Nous n’avions pas la possibilité dans ce numéro d’évoquer autrement qu’au travers de ces lignes, les différentes péripéties relatives à l’interdiction, puis à la réouverture d’internet. Qu’il nous suffise de dire combien cet événement est sérieux. Pendant 48 heures il a plongé le pays dans la stupeur et l’angoisse. Plus de contacts possibles entre les personnes, plus d’accès à des informations, mais aussi plus d’accès à de l’argent : les banques ne fonctionnaient plus, et il n’était plus possible de recevoir de l’argent des membres de la famille vivant à l’étranger, cette unique source de revenus pour beaucoup de foyers afghans. Au lieu de cela, la rumeur. Quand il n’y a plus d’informations, c’est la rumeur qui s’impose. Qui est derrière la décision ? Quels désaccords au sein de la sphère dirigeante révèle-t-elle ? Que va-t-il se passer ? Et si cela dégénérait ? Autant de questions, autant de craintes ravivant les angoisses des années terribles.
Il serait faux de croire que le rétablissement d’internet deux jours après sa coupure aura effacé le traumatisme. Car maintenant chacun sait que cela peut revenir. Que des idéologues fous peuvent prendre le dessus dans les bras de fer en cours. La population était désespérée, mais quelque part fataliste. La voilà à nouveau stressée et sur le qui-vive. Quels sentiments de révolte cela peut-il faire naître en elle ?

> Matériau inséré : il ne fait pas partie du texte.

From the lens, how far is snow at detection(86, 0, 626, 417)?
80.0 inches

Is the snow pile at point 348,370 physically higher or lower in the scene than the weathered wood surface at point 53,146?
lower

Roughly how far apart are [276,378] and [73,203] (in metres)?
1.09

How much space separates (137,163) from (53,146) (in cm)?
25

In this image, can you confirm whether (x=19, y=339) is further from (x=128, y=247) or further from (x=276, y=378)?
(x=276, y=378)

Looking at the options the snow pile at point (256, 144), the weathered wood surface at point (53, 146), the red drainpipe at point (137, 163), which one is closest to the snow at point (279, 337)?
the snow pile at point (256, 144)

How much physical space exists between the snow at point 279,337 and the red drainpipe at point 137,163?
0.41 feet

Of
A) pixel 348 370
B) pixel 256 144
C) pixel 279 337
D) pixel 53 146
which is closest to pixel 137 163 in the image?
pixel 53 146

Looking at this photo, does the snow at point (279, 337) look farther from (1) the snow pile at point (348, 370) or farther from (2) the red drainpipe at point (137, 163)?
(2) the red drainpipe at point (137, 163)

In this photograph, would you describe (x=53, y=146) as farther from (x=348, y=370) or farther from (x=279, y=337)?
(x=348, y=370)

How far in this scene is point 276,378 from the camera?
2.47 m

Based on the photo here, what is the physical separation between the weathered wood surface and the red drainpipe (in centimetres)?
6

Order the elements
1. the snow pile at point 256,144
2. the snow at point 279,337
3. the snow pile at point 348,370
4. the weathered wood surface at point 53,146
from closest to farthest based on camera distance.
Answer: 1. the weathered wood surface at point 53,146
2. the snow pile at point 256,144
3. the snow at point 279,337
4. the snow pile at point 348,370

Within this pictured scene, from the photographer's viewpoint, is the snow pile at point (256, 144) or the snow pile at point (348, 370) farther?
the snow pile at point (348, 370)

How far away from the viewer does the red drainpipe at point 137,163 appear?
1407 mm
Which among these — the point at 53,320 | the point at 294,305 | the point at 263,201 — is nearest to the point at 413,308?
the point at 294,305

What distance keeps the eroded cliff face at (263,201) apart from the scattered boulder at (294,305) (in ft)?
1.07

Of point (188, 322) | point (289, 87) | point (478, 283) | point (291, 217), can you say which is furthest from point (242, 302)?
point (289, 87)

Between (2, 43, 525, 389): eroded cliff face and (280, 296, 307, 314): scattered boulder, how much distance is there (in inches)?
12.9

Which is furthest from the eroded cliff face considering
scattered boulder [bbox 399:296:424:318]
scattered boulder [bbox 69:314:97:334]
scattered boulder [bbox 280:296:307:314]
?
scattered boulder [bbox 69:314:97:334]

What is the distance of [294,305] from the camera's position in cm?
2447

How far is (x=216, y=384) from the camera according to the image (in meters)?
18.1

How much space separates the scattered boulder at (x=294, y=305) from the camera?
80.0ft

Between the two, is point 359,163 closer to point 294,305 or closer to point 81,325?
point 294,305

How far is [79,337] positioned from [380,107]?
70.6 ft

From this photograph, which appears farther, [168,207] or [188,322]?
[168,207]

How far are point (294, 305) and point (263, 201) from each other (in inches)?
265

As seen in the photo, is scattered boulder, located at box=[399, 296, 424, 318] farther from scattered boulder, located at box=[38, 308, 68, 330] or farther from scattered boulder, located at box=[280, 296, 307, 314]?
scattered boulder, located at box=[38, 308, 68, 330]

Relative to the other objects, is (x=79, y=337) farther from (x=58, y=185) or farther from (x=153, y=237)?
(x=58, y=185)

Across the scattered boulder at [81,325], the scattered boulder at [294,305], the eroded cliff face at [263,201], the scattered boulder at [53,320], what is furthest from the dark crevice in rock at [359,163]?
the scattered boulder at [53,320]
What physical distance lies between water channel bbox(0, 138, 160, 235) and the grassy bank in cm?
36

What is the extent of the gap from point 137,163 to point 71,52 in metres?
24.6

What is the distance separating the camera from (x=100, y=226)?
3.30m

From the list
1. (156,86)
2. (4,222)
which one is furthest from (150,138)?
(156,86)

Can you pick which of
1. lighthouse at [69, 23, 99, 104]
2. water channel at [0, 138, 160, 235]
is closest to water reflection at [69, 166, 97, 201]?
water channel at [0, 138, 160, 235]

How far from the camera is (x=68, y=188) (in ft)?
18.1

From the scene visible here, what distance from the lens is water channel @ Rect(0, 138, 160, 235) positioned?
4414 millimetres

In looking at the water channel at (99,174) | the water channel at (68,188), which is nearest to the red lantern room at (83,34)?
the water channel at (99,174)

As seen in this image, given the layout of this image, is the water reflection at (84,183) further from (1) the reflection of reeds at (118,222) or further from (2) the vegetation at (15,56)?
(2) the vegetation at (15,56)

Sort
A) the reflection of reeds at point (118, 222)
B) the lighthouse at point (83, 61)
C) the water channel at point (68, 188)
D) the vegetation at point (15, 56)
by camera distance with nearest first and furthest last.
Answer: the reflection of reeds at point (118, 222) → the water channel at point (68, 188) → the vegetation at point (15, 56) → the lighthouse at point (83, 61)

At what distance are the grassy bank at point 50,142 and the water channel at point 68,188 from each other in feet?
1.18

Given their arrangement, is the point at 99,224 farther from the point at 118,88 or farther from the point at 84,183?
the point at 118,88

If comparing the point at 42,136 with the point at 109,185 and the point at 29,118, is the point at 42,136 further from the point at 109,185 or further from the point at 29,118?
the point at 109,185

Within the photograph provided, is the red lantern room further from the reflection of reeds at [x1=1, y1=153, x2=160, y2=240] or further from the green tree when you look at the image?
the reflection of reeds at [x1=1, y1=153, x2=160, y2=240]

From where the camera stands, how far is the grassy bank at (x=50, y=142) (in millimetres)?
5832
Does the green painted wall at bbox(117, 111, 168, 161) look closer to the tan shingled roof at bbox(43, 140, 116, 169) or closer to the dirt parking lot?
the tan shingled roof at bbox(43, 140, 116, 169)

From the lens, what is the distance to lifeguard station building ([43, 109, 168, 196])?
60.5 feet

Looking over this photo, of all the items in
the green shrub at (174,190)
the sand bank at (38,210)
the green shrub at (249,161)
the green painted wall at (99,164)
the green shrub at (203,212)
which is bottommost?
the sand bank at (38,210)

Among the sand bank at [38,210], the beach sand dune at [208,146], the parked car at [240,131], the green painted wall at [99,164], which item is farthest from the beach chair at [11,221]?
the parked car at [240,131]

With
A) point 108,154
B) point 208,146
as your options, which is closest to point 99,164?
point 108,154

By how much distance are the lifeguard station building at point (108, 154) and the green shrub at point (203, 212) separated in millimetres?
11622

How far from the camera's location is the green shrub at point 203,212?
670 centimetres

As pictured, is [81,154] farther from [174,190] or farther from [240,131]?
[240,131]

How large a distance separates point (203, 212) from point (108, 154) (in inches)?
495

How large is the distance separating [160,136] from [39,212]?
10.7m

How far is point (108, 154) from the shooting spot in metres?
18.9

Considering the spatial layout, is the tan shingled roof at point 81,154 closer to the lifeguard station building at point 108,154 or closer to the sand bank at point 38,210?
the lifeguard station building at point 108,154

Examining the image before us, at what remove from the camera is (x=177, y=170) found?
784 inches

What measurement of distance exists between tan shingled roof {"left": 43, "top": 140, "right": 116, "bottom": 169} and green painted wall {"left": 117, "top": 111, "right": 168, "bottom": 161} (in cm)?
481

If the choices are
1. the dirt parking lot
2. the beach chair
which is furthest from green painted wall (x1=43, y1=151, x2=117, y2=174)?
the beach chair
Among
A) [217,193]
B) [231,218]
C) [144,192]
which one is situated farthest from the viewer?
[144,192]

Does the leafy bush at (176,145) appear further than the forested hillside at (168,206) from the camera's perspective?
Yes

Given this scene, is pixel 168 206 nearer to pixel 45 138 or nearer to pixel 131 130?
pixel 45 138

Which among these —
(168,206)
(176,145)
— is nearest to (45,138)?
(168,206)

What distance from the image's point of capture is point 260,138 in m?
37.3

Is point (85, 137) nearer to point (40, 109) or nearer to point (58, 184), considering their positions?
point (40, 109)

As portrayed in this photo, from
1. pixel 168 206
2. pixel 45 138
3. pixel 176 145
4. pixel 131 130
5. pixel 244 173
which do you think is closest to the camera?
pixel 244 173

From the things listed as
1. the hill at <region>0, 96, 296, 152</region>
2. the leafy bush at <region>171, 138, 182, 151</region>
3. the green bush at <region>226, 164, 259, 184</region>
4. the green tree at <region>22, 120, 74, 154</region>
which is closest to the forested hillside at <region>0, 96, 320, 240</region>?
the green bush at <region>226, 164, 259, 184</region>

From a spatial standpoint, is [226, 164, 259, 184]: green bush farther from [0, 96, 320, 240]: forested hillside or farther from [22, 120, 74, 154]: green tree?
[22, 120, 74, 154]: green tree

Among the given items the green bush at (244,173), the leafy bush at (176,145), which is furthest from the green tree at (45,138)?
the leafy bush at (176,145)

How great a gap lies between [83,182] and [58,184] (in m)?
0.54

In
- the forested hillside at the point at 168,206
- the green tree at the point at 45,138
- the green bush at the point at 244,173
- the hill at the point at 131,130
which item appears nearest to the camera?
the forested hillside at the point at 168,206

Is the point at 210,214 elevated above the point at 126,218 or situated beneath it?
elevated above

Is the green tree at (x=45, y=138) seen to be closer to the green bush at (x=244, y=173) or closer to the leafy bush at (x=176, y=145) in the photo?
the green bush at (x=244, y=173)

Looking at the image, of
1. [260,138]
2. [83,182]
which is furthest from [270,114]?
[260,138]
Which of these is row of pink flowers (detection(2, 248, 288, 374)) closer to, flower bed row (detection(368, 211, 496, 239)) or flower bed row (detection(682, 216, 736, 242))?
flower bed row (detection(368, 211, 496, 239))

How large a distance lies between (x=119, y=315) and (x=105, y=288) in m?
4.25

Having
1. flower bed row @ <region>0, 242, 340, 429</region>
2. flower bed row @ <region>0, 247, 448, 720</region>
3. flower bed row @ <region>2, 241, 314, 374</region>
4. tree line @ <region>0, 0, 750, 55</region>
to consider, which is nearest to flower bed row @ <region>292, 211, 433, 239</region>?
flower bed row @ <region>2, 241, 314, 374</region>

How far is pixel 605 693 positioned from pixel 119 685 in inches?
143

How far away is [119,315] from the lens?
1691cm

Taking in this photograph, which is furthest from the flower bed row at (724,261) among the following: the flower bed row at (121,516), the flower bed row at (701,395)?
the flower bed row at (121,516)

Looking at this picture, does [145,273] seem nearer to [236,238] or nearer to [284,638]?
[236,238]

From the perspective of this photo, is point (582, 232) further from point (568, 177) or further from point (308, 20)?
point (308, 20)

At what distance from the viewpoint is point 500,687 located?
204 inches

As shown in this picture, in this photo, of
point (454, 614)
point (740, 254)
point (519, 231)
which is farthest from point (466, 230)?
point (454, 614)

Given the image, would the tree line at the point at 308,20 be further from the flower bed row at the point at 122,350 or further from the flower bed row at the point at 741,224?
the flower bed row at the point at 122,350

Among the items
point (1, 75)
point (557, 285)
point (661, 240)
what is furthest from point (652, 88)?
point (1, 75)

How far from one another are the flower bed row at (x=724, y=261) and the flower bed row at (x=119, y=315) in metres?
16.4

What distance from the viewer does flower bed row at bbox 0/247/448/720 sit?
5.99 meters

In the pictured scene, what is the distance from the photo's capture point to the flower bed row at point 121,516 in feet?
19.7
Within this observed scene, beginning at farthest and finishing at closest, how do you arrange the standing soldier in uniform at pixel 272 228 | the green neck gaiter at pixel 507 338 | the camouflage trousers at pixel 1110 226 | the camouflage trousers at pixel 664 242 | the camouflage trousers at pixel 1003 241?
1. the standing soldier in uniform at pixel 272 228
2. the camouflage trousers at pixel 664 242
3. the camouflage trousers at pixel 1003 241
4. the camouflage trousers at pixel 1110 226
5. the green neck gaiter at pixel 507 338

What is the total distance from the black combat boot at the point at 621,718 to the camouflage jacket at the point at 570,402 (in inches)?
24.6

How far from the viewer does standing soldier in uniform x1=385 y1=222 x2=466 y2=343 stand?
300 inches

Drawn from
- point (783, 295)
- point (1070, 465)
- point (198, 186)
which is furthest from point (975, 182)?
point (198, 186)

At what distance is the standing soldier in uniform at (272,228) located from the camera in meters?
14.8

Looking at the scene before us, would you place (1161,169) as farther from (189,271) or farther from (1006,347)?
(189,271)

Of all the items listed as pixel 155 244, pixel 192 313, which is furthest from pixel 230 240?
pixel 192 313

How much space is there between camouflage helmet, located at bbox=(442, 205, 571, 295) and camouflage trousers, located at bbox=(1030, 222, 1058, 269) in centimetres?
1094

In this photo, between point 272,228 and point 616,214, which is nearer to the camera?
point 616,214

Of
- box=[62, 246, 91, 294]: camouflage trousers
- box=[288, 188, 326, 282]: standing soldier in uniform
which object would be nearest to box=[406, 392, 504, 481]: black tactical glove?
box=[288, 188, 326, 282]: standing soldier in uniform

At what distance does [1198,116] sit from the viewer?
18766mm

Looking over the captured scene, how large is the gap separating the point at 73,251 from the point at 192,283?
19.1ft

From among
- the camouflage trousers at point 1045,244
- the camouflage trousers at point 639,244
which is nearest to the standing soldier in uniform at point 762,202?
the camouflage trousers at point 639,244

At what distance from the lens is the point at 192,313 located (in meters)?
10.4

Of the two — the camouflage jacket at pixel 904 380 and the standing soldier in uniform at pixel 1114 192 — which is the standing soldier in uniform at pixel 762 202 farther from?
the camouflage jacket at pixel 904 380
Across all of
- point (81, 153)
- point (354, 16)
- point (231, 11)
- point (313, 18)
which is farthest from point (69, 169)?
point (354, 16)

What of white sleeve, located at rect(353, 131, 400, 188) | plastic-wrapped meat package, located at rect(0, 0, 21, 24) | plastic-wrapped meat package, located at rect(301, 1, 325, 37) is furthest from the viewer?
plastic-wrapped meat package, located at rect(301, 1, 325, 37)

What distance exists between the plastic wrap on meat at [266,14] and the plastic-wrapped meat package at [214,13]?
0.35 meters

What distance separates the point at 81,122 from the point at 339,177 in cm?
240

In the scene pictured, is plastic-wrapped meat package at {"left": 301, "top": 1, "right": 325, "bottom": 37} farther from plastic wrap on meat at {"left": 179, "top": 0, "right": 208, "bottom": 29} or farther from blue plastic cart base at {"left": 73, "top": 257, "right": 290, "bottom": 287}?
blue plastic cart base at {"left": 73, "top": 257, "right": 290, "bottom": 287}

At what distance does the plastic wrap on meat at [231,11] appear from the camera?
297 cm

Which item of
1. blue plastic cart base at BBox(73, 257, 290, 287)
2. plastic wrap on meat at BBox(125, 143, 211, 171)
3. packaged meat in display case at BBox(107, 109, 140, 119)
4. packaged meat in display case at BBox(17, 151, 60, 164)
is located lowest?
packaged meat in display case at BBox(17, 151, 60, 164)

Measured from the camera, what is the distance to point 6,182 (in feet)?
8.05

J’ai l’habitude de terminer mes éditoriaux par une note positive. C’est dans les gênes d’AFRANE de croire qu’il reste toujours une lueur d’espoir. C’est ce qui la motive à agir. Cette lueur d’espoir je la trouve en page 8 : « Ils nous ont pris nos écoles mais pas nos rêves ». déclare une de ces nombreuses jeunes filles toujours avides d’apprendre. « Moi, j’étudie tout le temps. »
Etienne GILLE
Le 3 octobre
Sommaire
Actualité
Tremblement de terre en Afghanistan : les faits
L’Afghanistan est situé sur une zone de fracture y rendant les tremblements de terre très fréquents1. Déjà Gobineau situait dans l’Hindou-Kouch une de ses nouvelles où une personne fuyant la mort se retrouvait victime d’un tremblement de terre. La terre tremble souvent, légèrement, à Kaboul. Mais cet été le séisme a été particulièrement violent.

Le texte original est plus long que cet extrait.